Make Sure Your About Me Earns Its Keywords

Your about me is the easiest place on the resume to raise your job-description match, because it sits at the top where keywords carry the most weight. The trick is knowing which keywords the posting actually wants and whether your version includes them. Rather than guess, you can check it against the real job description and see the gaps in seconds.

Upload your resume, paste the job posting, and Resume Optimizer Pro scores your match and shows exactly which keywords your about me and the rest of your resume are missing, with ATS formatting handled for you. Then you tighten the top three lines and re-score. For the broader structure your about me leads into, revisit what recruiters look for in a resume and the best ATS-friendly resume templates.

Ready to test your resume? Paste your resume and a job description, and we score your match and show exactly what to fix in seconds, with ATS optimization done for you.

Optimize My Resume

Frequently Asked Questions

An about me section is a short paragraph, usually three to five lines, placed at the top of your resume under your name and contact details. It tells a recruiter who you are professionally, what you do well (with a real, quantified achievement), and what role you are targeting, before they read your work history. It is essentially a professional summary written in a slightly warmer, identity-first voice, and it is the first thing both the human skim and the hiring software read.

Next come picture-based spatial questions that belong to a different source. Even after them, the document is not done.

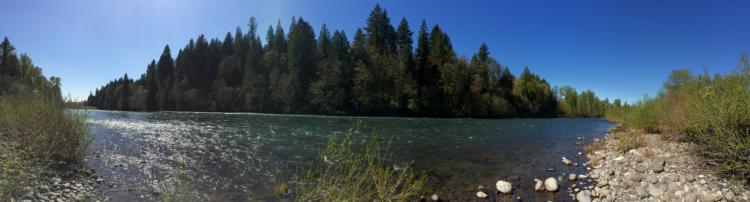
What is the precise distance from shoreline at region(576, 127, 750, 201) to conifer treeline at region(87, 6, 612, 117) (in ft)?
183

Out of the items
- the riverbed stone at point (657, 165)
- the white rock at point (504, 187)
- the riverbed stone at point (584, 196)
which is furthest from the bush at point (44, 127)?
the riverbed stone at point (657, 165)

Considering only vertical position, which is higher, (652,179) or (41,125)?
(41,125)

They are close cousins. A professional summary leads with your track record and biggest measurable wins, and it is the safe default for anyone with two or more years of experience. An "about me" is the same idea in a slightly warmer, identity-first voice, common on early-career, creative, and customer-facing resumes. If you have solid experience and want what recruiters expect, label it "Summary". If you want a friendlier tone, use "About Me". Either way the content rules are identical: be specific, include a number, and aim it at the job.

Three to five lines, with four being the sweet spot. That is roughly two to four sentences, or about 40 to 60 words. The goal is a tight pitch the recruiter can absorb in the first few seconds of scanning the top of the page. Anything longer becomes a wall of text the skim skips. If a sentence does not carry a keyword or a measurable result, cut it.

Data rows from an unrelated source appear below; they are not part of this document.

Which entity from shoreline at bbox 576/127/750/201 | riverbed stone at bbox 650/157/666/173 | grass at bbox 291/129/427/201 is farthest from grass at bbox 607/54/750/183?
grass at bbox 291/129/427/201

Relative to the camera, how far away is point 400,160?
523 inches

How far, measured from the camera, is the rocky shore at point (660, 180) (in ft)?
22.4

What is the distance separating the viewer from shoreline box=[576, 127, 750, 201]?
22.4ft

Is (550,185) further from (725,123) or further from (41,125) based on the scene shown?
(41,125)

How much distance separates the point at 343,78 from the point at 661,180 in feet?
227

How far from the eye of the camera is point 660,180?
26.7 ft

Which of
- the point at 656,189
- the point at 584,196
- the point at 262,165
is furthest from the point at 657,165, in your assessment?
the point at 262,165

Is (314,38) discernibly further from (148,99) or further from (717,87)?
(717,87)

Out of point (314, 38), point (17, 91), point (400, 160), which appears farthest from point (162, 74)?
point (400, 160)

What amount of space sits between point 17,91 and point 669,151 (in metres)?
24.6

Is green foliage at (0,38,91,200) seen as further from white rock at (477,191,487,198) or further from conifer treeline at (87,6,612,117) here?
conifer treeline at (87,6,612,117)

Use implied first person, which means write as yourself but drop the word "I". Instead of "I am a project manager with 7 years of experience", write "Project manager with 7 years of experience". This is the standard resume voice: it reads as first person without the repetitive "I" at the start of every line, and it keeps the focus on your title and results. Avoid third person ("Jordan is a project manager"), which sounds odd on your own resume.

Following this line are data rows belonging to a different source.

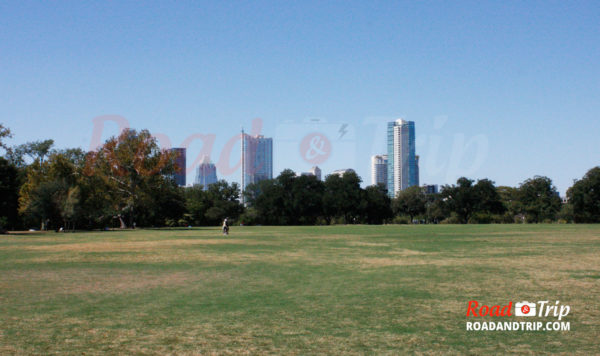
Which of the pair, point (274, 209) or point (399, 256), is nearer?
point (399, 256)

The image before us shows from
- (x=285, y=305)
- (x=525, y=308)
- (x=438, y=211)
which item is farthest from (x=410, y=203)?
(x=285, y=305)

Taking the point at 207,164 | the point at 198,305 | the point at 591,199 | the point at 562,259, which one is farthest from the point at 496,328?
the point at 207,164

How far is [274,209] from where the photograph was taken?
10450 cm

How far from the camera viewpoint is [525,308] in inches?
350

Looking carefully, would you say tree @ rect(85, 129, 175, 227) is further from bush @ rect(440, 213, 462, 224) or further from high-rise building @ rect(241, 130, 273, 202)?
bush @ rect(440, 213, 462, 224)

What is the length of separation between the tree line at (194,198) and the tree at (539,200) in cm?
19

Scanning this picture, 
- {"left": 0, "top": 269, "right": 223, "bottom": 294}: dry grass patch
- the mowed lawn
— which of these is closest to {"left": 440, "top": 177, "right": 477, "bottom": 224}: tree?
the mowed lawn

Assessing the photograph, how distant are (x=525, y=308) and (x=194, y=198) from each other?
99637 millimetres

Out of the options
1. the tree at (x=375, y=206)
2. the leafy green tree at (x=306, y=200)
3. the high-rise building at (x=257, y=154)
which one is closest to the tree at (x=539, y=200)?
the tree at (x=375, y=206)

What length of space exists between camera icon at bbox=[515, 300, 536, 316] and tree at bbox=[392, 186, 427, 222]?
416 ft

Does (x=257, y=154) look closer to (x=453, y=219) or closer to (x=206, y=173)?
(x=206, y=173)

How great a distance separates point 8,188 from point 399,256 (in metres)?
53.0

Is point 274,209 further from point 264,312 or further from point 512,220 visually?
point 264,312

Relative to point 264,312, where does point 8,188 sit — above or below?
above
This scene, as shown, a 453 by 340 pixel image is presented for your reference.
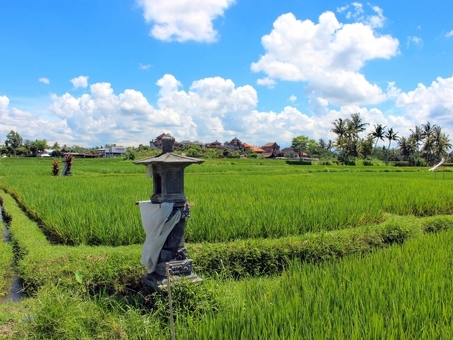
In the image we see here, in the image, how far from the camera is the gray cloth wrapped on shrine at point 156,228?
4.08 m

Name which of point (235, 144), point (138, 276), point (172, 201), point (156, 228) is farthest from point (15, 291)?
point (235, 144)

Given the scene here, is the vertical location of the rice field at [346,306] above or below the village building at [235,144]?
below

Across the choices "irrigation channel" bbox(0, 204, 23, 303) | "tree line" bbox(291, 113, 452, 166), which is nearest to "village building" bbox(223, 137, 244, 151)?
"tree line" bbox(291, 113, 452, 166)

Lead with your field or specialty instead of a year count, then prove it with the best measurable result you have, even from coursework, internships, projects, volunteering, or part-time work. A student who grew a club's social following from 400 to 3,200, or built three production features in an internship, has quantifiable proof. Close with the role you are targeting. If you have very little direct experience, consider labeling the section a resume objective instead, which is designed to point transferable skills at a goal.

Yes, when written well. The top of the resume is where the hiring software reads first and where keywords carry the most weight, so placing the role's job title and top skills in your about me, in the employer's own wording, lifts your keyword match. In our analysis of 12,000 scored resumes, those that opened with a tailored about me or summary scored 27% higher on job-description keyword match than those that opened straight into work history. Keep it in plain, full-width text, not inside a graphic or sidebar that a parser may scramble.

Both work, and both are recognized by applicant tracking systems. "Summary" or "Professional Summary" is the most conventional choice and reads as slightly more senior, so it is the safe pick for experienced candidates. "About Me" is friendlier and common on early-career, creative, and customer-facing resumes. "Profile" is a neutral middle ground. Avoid unconventional labels like "My Story" or "Who I Am", which a parser may not map to a recognized section. Pick a standard heading and let the content do the work.